Teheran interverrà se necessario, ma il prezzo politico che chiede di pagare agli Stati Uniti non è minore di quello che l’Iran pagherebbe sul fronte di battaglia. Non pretenderà certo che gli USA chiedano ufficialmente all’Iran di intervenire per suo conto; si rende perfettamente conto che un’azione comune con “lo Stato canaglia” sarebbe di difficile gestione politica da parte della Casa Bianca. Ma questo non significa che non sia possibile immaginare un intervento condiviso.

Sebbene infatti lunedì scorso a Vienna gli Stati Uniti hanno negato l’esistenza di ”piani di coordinamento delle attività militari con Teheran” e hanno ribadito l’invio di una portaerei e cinque navi da guerra in appoggio nel Golfo Persico, tutti hanno ben chiaro che l’avanzata dei terroristi dell’Isil non può essere contrastata solo con aerei – droni o caccia che siano – o missili dalle navi.

Bisognerà comunque scendere a terra, eliminare il comando militare e politico dell’Isil e ripristinare il controllo del territorio per riconsegnare l’Iraq al successore di Al Maliki, comunque ormai bruciato. E tutti sanno anche che l’Iran è l’unico esercito che dispone di unità scelte adatte ad una pulizia rapida e in profondità. Peraltro Teheran può contare sull’appoggio degli Hezbollah libanesi, particolarmente abili nella guerriglia di città e da un anno autentica maledizione proprio dei jahidisti dell’Isil nel conflitto siriano.

E proprio la Siria entra di riflesso nel possibile scacchiere iracheno. Perchè la stessa Turchia, che si vorrebbe coinvolta nella lotta contro l’avanzata jahidista, sebbene in quanto paese membro della NATO goda della fiducia politica di Washington, risulta in buona parte compromessa.

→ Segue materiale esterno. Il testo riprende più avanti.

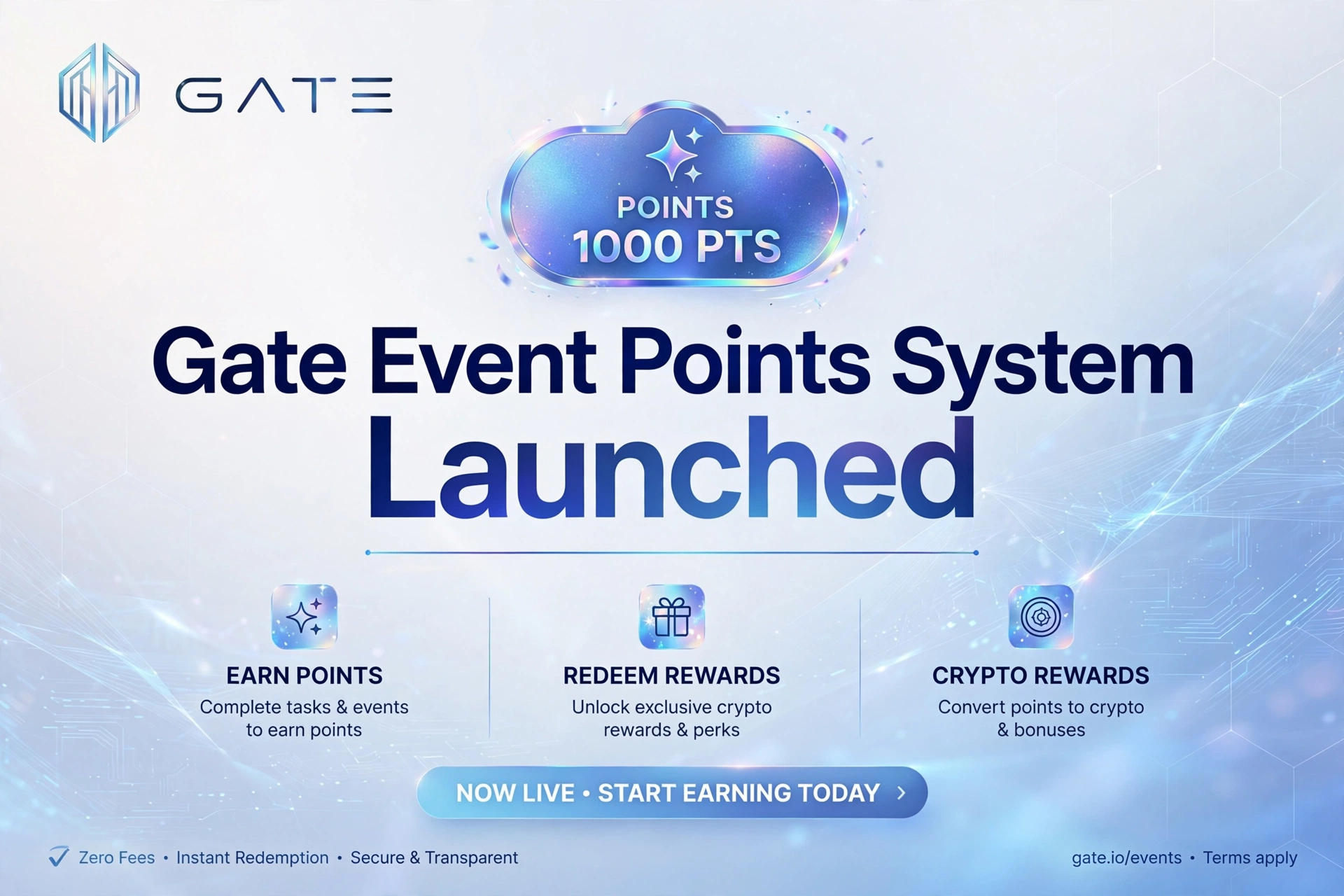 GATE

POINTS
1000 PTS

Gate Event Points System
Launched

EARN POINTS
Complete tasks & events to earn points

REDEEM REWARDS
Unlock exclusive crypto rewards & perks

CRYPTO REWARDS
Convert points to crypto & bonuses

NOW LIVE • START EARNING TODAY ›

Zero Fees • Instant Redemption • Secure & Transparent

gate.io/events • Terms apply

Ankara, infatti, é stata uno dei retroterra militari, politici e logistici dei guerriglieri che si recavano in Siria, alleati con l’Isil, per combattere contro il regime di Assad.

Quindi l’Iran, che di Assad è alleato, è il solo governo ad avere per coerenza politica, forza militare e autorevolezza religiosa, le carte necessarie da giocare sul tavolo iracheno. Ma che, inevitabilmente, finiranno sul più ampio tavolo del Golfo e del Medio Oriente.

Le prossime 48 ore indicheranno con maggiore chiarezza lo scenario della controffensiva in Iraq. La sconfitta dei jiahidisti dell’Isil sarà la sconfitta del progetto di califfato sunnita e non potrà non ripercuotersi anche sulle monarchie saudite, che rischiano di perdere molto di più di quanto hanno investito in armi e terrore per mantenere i loro regimi medievali e parassitari, autentico vulnus democratico in tutto il Golfo Persico e l’intero Medio Oriente.

Gli Stati Uniti viaggiano a ritmi spediti verso la loro autosufficienza energetica e l’importanza degli emiri diminuisce progressivamente. Sebbene la necessità di mantenere la destabilizzazione internazionale e la guerra permanente sia inderogabile per il complesso militar-industriale statunitense e per la sua leadership globale, non è detto che un nuovo disegno nel riassetto dei poteri regionali veda ancora Ryadh in un ruolo chiave.